Хлынул ливень. Тяжёлые капли множественной канонадой падали на землю и впитывались в неё, немного облегчая работу. Со временем грязь начала липнуть к лезвию лопат, и по сути заключённые практически месили землю, вместо того, чтобы раскапывать её. Одежда насквозь промокла; каждый раз, как поднимался ветер, тело прошибал ледяной холод; деревянный черенок скользил в ладонях. Надзиратели же все были в капюшонах. Охранники, кажется, и вовсе плевать хотели на погодные условия — облечённое в амуницию тело (правда, осталось ли что-нибудь от тела человека под этим нарядом?) и надетый на голову шлем и респиратор надёжно защищали от воды и, вероятно, от огня. Ливень не прекращался несколько часов — и всё это время небо изливалось на территорию тюрьмы в едином ритме, не сбиваясь ни на секунду — сплошной, почти непроницаемый поток воды, за толщей которого остальные части «Нова Проспект» исчезли, как за полиэтиленовой ширмой, только тускло светились окна новой секции — светились тем же светом, что и окуляры на масках охранников.
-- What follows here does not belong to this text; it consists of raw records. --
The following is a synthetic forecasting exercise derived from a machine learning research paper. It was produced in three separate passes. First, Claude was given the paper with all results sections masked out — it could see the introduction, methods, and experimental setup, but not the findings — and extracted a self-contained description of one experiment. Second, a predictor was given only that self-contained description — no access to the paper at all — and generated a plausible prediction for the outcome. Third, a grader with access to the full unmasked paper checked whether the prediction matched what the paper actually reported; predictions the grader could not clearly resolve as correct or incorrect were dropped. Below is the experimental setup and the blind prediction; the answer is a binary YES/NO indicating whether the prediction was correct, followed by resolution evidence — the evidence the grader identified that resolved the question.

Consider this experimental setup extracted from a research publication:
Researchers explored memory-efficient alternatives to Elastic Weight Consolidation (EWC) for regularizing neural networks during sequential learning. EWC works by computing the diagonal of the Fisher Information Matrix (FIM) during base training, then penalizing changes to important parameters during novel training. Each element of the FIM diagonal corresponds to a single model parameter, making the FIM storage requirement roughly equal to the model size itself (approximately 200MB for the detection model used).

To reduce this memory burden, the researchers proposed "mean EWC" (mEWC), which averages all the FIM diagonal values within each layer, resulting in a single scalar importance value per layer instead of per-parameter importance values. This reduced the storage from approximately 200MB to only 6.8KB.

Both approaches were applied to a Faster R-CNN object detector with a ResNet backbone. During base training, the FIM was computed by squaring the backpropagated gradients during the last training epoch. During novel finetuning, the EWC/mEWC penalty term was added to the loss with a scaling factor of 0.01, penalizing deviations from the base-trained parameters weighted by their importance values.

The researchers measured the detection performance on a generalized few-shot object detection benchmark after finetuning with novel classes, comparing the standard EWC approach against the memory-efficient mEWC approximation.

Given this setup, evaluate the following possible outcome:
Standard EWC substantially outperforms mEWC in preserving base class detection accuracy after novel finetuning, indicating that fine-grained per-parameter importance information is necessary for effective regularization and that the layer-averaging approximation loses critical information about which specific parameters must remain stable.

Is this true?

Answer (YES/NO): NO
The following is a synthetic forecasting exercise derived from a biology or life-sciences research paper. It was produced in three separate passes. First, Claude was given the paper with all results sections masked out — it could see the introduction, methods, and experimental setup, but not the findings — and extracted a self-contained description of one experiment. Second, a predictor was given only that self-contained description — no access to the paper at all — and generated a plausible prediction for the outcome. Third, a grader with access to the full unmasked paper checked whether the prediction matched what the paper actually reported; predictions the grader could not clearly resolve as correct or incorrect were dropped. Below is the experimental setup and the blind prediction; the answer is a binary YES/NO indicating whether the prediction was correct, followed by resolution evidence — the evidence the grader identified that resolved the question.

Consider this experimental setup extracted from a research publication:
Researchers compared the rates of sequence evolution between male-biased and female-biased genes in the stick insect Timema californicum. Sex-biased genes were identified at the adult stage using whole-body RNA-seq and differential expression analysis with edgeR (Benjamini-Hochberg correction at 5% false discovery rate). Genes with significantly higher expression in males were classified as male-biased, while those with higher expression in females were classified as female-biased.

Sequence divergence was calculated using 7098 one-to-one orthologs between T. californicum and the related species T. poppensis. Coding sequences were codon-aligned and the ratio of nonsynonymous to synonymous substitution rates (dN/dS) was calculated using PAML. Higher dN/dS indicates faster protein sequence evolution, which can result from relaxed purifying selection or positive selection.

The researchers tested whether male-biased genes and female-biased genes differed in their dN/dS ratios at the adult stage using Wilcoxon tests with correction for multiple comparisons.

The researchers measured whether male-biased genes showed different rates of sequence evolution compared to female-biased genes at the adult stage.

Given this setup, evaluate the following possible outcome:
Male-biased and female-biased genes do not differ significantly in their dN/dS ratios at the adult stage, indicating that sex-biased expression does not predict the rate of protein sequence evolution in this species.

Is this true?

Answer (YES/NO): NO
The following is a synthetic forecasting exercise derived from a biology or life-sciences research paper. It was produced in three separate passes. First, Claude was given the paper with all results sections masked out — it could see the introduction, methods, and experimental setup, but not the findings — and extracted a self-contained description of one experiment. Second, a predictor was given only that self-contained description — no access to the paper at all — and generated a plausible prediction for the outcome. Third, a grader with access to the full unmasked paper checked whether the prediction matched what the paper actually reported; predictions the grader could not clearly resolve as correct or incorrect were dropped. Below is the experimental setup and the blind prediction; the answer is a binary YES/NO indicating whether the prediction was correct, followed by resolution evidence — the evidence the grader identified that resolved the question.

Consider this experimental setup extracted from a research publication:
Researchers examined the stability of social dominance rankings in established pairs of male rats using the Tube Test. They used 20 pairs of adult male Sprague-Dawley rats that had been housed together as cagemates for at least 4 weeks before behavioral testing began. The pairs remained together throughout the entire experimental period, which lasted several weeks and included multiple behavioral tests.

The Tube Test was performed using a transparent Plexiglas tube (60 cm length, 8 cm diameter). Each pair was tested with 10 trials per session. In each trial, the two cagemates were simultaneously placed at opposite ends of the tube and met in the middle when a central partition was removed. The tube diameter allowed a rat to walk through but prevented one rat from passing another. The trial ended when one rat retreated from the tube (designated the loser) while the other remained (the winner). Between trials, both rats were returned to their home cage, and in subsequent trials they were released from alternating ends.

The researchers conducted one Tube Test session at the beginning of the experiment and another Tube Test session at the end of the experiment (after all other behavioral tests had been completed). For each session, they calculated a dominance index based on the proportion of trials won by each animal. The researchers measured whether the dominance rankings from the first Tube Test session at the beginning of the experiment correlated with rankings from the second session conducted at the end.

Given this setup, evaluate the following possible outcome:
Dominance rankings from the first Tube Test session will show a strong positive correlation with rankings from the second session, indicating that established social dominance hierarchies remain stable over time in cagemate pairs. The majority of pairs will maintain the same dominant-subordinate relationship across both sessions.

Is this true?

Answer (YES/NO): YES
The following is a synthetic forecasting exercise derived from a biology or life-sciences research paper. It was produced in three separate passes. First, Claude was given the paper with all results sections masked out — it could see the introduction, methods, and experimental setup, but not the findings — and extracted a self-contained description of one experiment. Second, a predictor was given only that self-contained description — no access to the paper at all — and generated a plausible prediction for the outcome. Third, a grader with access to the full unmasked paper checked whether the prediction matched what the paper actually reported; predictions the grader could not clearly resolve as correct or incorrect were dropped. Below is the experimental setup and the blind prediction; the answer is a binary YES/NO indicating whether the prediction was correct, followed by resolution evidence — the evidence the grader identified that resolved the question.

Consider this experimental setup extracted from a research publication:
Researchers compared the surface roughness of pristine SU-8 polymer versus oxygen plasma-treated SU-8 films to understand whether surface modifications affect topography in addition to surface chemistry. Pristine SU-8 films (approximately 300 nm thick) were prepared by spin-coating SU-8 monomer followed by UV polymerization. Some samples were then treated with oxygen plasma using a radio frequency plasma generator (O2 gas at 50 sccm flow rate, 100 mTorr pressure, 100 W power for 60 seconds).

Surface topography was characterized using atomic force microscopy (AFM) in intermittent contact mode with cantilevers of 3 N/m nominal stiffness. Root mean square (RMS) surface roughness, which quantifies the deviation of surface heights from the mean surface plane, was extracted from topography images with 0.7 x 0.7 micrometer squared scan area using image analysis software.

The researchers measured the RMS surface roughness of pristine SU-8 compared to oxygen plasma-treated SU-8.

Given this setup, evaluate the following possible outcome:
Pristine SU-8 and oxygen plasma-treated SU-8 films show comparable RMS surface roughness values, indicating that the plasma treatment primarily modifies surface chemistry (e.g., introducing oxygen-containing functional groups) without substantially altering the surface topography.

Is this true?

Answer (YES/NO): NO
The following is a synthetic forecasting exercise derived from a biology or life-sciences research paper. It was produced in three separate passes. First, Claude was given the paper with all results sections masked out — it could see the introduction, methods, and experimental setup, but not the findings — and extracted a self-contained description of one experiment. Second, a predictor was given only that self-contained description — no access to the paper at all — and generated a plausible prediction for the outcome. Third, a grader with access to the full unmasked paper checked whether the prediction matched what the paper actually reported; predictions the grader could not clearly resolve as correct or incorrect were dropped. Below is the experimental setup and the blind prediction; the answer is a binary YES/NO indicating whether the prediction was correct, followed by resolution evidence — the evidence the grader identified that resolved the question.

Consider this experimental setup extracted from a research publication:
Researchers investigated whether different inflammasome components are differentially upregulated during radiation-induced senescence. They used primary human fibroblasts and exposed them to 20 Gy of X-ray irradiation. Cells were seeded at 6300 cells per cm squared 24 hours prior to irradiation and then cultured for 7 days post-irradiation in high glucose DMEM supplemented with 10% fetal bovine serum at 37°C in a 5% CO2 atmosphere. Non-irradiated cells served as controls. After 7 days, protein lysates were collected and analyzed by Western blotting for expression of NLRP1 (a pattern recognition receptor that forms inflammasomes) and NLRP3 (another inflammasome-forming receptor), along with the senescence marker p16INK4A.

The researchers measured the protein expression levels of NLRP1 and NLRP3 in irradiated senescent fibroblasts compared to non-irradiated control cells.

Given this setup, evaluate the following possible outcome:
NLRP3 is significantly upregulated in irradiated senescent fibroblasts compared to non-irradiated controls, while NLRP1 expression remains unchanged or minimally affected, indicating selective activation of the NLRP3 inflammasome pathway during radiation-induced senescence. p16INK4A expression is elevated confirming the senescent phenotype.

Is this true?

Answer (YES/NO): NO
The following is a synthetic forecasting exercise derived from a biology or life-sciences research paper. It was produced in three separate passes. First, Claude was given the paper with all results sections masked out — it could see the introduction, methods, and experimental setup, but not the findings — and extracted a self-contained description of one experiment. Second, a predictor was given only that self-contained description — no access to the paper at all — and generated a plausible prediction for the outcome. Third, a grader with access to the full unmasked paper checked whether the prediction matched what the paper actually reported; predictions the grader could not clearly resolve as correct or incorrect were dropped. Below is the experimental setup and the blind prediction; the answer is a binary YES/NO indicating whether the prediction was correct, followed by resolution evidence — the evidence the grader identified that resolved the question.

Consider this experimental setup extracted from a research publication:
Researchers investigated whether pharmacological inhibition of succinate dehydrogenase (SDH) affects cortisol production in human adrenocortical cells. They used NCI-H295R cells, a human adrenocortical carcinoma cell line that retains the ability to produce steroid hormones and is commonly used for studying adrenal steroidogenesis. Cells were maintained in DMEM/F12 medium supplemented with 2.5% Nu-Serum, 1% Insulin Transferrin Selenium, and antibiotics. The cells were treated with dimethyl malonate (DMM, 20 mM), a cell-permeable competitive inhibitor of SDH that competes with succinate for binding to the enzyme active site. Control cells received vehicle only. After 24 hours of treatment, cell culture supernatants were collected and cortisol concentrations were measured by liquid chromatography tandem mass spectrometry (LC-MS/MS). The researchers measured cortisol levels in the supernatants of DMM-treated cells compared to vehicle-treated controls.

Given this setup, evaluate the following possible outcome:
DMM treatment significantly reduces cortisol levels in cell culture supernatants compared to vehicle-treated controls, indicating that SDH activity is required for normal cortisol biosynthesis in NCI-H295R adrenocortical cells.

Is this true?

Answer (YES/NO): YES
От слабости, которая мучила его не первый день, Фрэнк, разбивая комья затвердевшей земли, сорвал на правой ладони кожу; широкий лоскут плоти мгновенно скомкался и оторвался, обнажив кровоточащий слой эпидермиса. Фрэнк машинально отбросил лопату и схватился за руку. Кровь тонкими струйками текла сквозь пальцы, тут же расплываясь мутными разводами, смешиваясь с грязью и дождевой влагой. Охранник подошёл к Фрэнку и выдернул повреждённую руку. Он поднёс к окулярам ладонь, быстро осмотрел сочащуюся рану и обратился к надзирателям:
— Обеззараживающее средство.
Фрэнк только успел изумиться своеобразной заботе солдата; изумление сошло на нет, как только на ладонь вылили какую-то жидкость, по запаху напоминающую спирт — кисть словно погрузили в кипяток, а в кожу как будто воткнули несколько раскалённых иголок. Обнажённый участок зашипел — Фрэнк чувствовал, как пенится жидкость вперемешку с изжигаемой плотью, но видеть ничего не мог — всё время, что обрабатывали рану, охранник удерживал запястье мёртвой, нечеловеческой хваткой, как если бы руку зажали в тисках. Из груди рвались крики, один за другим. Фрэнк забился в конвульсиях. Охранник даже не шевельнулся. Он терпеливо ждал, когда надзиратель закончит; тот, в свою очередь, наблюдая за страданиями Фрэнка, продолжал выливать спирт на ладонь, а в конце сильно растёр её, из-за чего боль с новой, увеличенной силой обрушилась на Фрэнка. По губам стекала слюна, которую в то же мгновение смывали потоки воды, и Фрэнк мог почувствовать вкус небесной влаги. Фрэнк сглотнул застрявший в горле комок. Вкус дождя несколько отвлёк его, что, в принципе, принесло не так много облегчения. Охранник выпустил руку и приказал вернуться к работе. Ладонь горела весь день. Фрэнк пытался не обращать внимания на боль. Украдкой он старался выставлять ладонь к льющейся с небес воде, чтобы ощущения утихли; капли дождя с силой били по повреждённой коже, что, тем не менее, было много терпимее спиртовой обработки. Если это правда был спиртовой раствор.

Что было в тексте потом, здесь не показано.